Lots of the members of Scrubs will have little or no prior experience, or maybe not since singing in school choirs, but singing in a group is brilliant for confidence, Terry says.
He didn’t start singing himself until he was 40. “I never sang until I went to Dublin for some work and I went to the choral society,” he says with a smile. “I balked the first night and walked away, but I said to myself, ‘no-one knows me, I’ll go again.’ So I did, and I got a great welcome, and when I moved back to Cork I tried a few choirs. They’re all different but you learn a bit from all of them, and then I used that experience when I was trying to set this one up.”
“We have a separate night out where we go to the pub for a singsong and everyone does their party piece and whether you’ve a note in your head or not you’ll get the same respect, but in a choir you can sing along: you don’t have to be a soloist.”
Terry has now stepped back from running the choir following his retirement, and there’s a committee, but he says for the many retirees in Scrubs, it’s a great way to stay in touch with their former workplace.

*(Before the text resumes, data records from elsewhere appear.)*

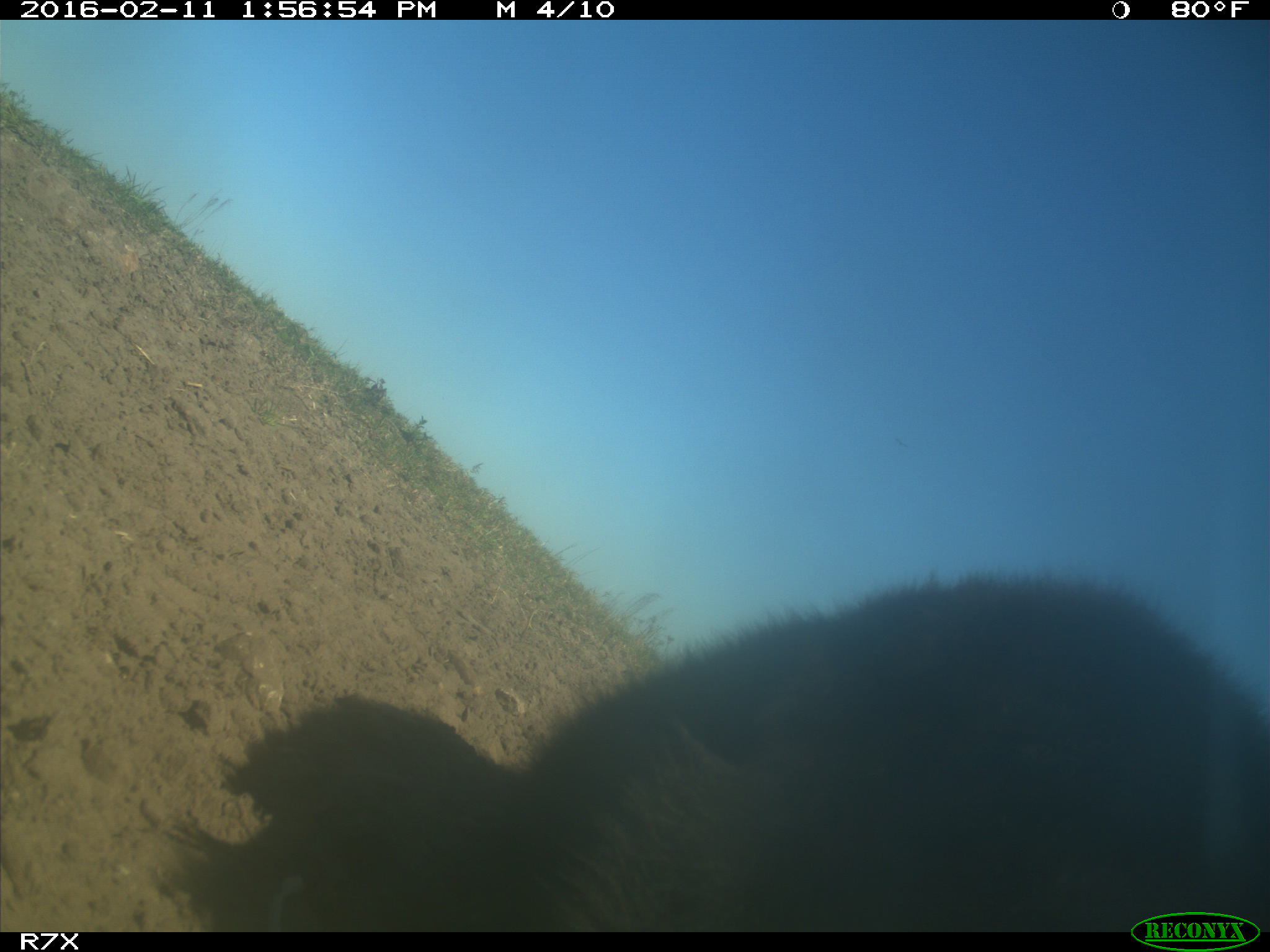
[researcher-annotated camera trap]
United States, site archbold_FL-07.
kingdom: Animalia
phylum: Chordata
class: Mammalia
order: Artiodactyla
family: Bovidae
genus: Bos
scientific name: Bos taurus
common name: domestic cow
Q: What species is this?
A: Bos taurus (domestic cow).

Attracting male singers and attracting current staff members are two challenges the choir currently has. They try to keep their performing schedule limited the better to facilitate working members.
Scrubs Got Talent
“The biggest thing we did was Britain’s Got Talent,” Terry says. “We went over to Birmingham to sing in front of Simon and the other judges. We didn’t make the TV show but it was a great experience for the choir. And we went to Vienna in 2018 to take part in the winter festival.”

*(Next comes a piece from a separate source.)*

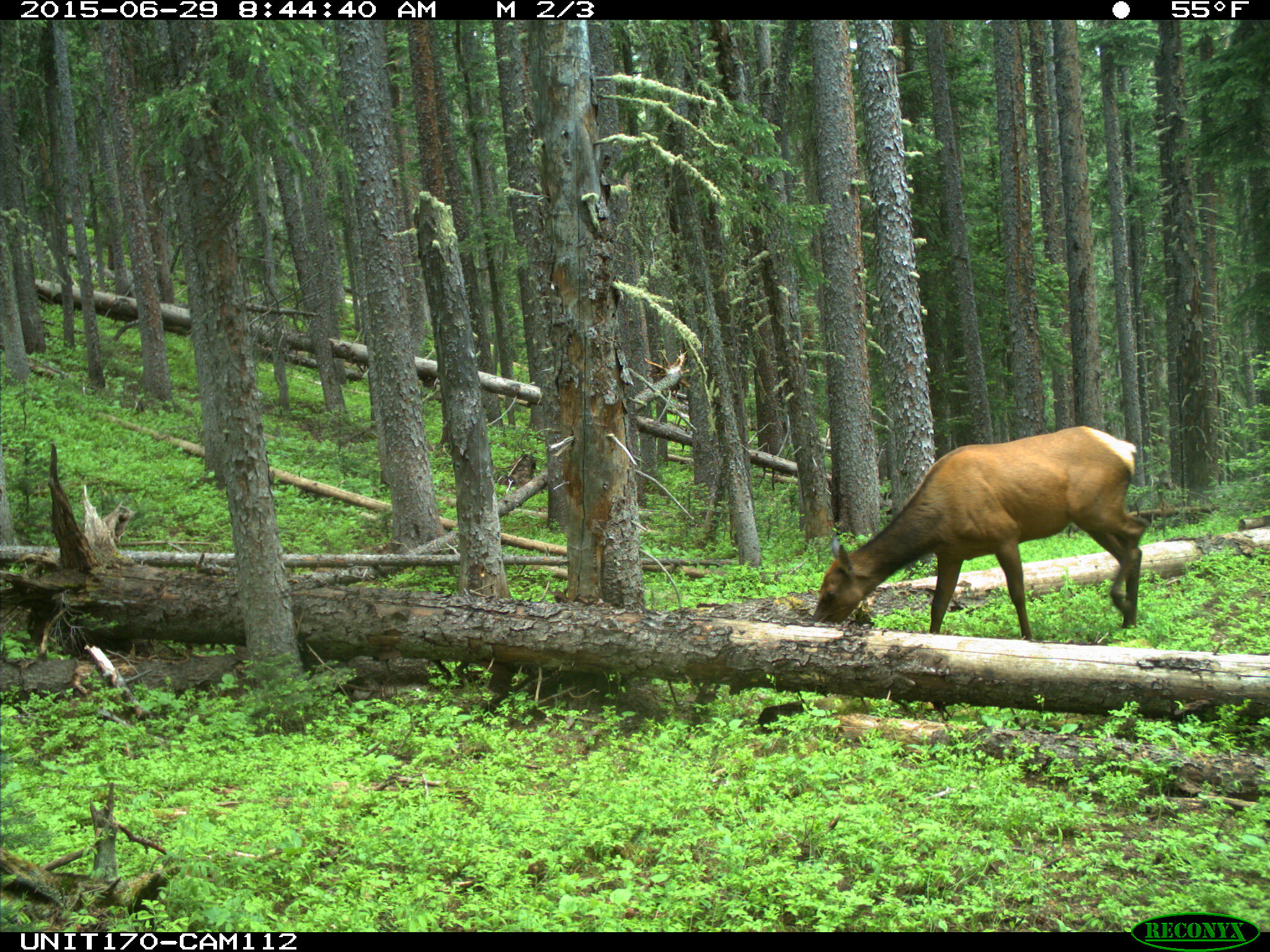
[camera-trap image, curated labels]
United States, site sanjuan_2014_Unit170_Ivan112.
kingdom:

“Covid came and put a stop to all that, but we’re back up and running now: we had a weekend in Dungarvan recently and that was great for the bonding because often we’d only see each other the one night a week. “
The choir start working on a new song: an arrangement of Proud Mary, complete with choregraphed moves. Accompanist Joe Norton plays the piano while Pat D’Alton conducts, stopping the singers a few times to improve their delivery and acting out the moves on the “Rollin', rollin’, rollin’ on the river” bit.
It looks like such good fun it’s hard not to join in.
Pat’s been the musical director of Scrubs since it was founded, but for the past two years, since he completed his MA in Music Therapy, Pat has also been employed as a music therapist in CUH, on the children’s Puffin ward.
“Working here now myself, I have a bigger understanding of what people might be doing during their working day and how much of a relief and release this is,” he says. “It’s lovely to be part of that picture.”
Being back practicing in the canteen “just reminds you that you’re here in a workplace. There are retired staff in Scrubs, but also people who have just come off their shifts working long, long days and you don’t know what they might have dealt with that day.”
Pat is a big believer in singing for health and wellbeing: “Communal singing goes right the way back to chanting, I think. And then there’s the adrenalin rush they get from being on stage and performing. It’s a real high. they might not be doing it profressionally, but there’s a great buzz out of it and that sense of unity and togetherness.”
As a prolific performing and recording musician himself, what’s it like working with a choir with such a necessarily relaxed pace?
“Well, to an extent, you reset your goals and objectives: in a musical context, you say, ‘what can we achieve here?’ And as you get to know them you get to know their strengths and weaknesses. A lot of it takes a bit longer: Rhythm of Life is complex enough and would have taken a couple of months to get to a place where it’s good, but now, with two or three years of singing it in different competitions and shows and rehearsals, they can do it at the drop of a hat.”
“But I suppose the delayed gratification part is there: if it takes several months to make something good, that’s the reward, too. If you brought a piece to a professional choir and they were able to get it right away, that wouldn’t feel the same. It would be rewarding in a different way.”
“In a musical context you’re more of a facilitator than just director. But if I were to put more pressure on them it just….wouldn’t be as much fun,” he says with a smile.